The article goes on to give this fashion from the past a particular slant for today by linking it with the new mirrored powder compact, which was itself facilitating a huge shift in public behaviour. For it enabled women to do a novel, daring, and by no means universally approved thing: not only wear makeup, but unashamedly own up to it by applying it in public. Patching, the magazine suggests, can be performed by the modern ‘coquette’ with the same daredevil élan. She is to use ‘black plaster cut in rounds and ovals; and she sits as serenely in a public restaurant or tea room adjusting a loosened bit, as when she powders her dainty nose’.1
In the very next issue Vogue followed up with an article about Parisian shopping, showing that even if you can’t find ‘the real article in the antique shops’, you can at least for nine francs buy a new ‘tiny square patch box’ of silvered metal: ‘old in idea, but quite modern in make’. They will ‘store the tiny bits of black plaster used now, as of old, to heighten the delicacy of the complexion’.2
We can see an example of these ‘tiny bits of black plaster’ that Vogue was promoting, for by 1915 Johnson & Johnson had scented an opportunity. Using left-over material from making regular surgical plasters they developed a side line in facial stickers – echoing, in fact, the original migration of the patch in the early seventeenth century.
The company’s trade journal explained the product to the retail druggists in whose shops the public would buy them:
To supply the demand created by this fashion we have arranged an assortment of designs consisting of stars, crescents, arrow points, hearts, etc., which are put up in envelopes, each containing 100 spots (3 dozen on a card); also in fancy boxes containing 300 assorted.3
In the years that followed, the patch – or beauty spot as it was now known – had some high-profile wearers, like the film icon Clara Bow, or the British actress Benita Hume.
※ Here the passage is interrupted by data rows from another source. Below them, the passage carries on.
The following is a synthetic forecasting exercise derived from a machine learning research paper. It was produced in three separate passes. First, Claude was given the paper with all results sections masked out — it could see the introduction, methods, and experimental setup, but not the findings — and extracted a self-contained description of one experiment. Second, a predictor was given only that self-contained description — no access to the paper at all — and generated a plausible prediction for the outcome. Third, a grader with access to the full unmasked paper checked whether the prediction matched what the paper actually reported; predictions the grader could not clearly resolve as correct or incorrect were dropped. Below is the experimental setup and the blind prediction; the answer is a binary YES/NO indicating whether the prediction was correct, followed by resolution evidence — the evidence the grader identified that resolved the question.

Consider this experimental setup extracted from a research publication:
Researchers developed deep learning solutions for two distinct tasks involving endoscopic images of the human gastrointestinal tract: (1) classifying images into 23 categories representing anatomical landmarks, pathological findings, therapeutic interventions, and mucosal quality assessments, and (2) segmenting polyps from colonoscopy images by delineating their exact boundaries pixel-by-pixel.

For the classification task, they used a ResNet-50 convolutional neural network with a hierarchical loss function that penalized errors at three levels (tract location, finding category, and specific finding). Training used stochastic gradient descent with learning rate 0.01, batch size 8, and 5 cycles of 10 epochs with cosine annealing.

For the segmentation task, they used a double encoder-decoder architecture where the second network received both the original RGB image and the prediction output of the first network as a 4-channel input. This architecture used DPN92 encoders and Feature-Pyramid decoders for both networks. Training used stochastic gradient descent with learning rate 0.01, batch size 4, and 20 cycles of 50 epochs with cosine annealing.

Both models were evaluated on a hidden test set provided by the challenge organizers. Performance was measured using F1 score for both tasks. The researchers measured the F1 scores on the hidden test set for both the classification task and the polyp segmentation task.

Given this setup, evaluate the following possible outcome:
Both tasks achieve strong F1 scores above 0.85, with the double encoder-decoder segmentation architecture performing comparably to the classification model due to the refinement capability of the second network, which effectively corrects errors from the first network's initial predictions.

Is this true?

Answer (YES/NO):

But there is something very self-conscious about these revivals and reappearances. They seem more like consciously created fads than genuinely widespread trends. Playful but perfunctory; fun but fleeting.
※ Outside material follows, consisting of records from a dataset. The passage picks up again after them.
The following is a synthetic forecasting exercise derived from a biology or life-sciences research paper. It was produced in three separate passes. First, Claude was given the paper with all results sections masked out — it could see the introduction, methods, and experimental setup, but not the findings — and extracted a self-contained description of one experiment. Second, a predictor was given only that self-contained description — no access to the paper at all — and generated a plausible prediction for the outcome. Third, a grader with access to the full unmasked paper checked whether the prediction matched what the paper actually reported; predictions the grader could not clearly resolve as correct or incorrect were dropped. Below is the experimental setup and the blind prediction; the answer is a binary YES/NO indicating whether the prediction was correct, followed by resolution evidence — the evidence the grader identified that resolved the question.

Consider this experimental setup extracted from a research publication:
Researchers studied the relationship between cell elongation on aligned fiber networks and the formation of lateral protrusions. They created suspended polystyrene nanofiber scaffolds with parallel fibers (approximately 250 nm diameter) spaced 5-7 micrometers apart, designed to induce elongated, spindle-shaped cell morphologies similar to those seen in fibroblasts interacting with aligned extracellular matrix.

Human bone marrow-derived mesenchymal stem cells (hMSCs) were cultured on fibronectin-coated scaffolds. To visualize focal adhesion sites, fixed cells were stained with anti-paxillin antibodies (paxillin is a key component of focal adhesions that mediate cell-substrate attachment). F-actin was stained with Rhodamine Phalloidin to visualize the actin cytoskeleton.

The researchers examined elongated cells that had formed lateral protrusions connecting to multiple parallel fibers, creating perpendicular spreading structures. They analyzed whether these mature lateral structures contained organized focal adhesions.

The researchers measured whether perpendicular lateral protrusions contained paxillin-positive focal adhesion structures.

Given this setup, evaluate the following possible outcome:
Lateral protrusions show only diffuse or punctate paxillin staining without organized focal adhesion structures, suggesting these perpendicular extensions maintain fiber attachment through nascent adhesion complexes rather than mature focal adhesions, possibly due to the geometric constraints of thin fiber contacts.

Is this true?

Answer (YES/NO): NO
In fact, we see here the afterlife of patching: not a new style but a knowing one; not fashion but ‘dressing up’. Patches and dots become a way of doing masquerade.
This move on the part of patching from being unthinkingly in the here and now, to gesturing knowingly at the there and then, suggests one final point. The way the patch and its box have shaped – and continue to shape – our image of the past.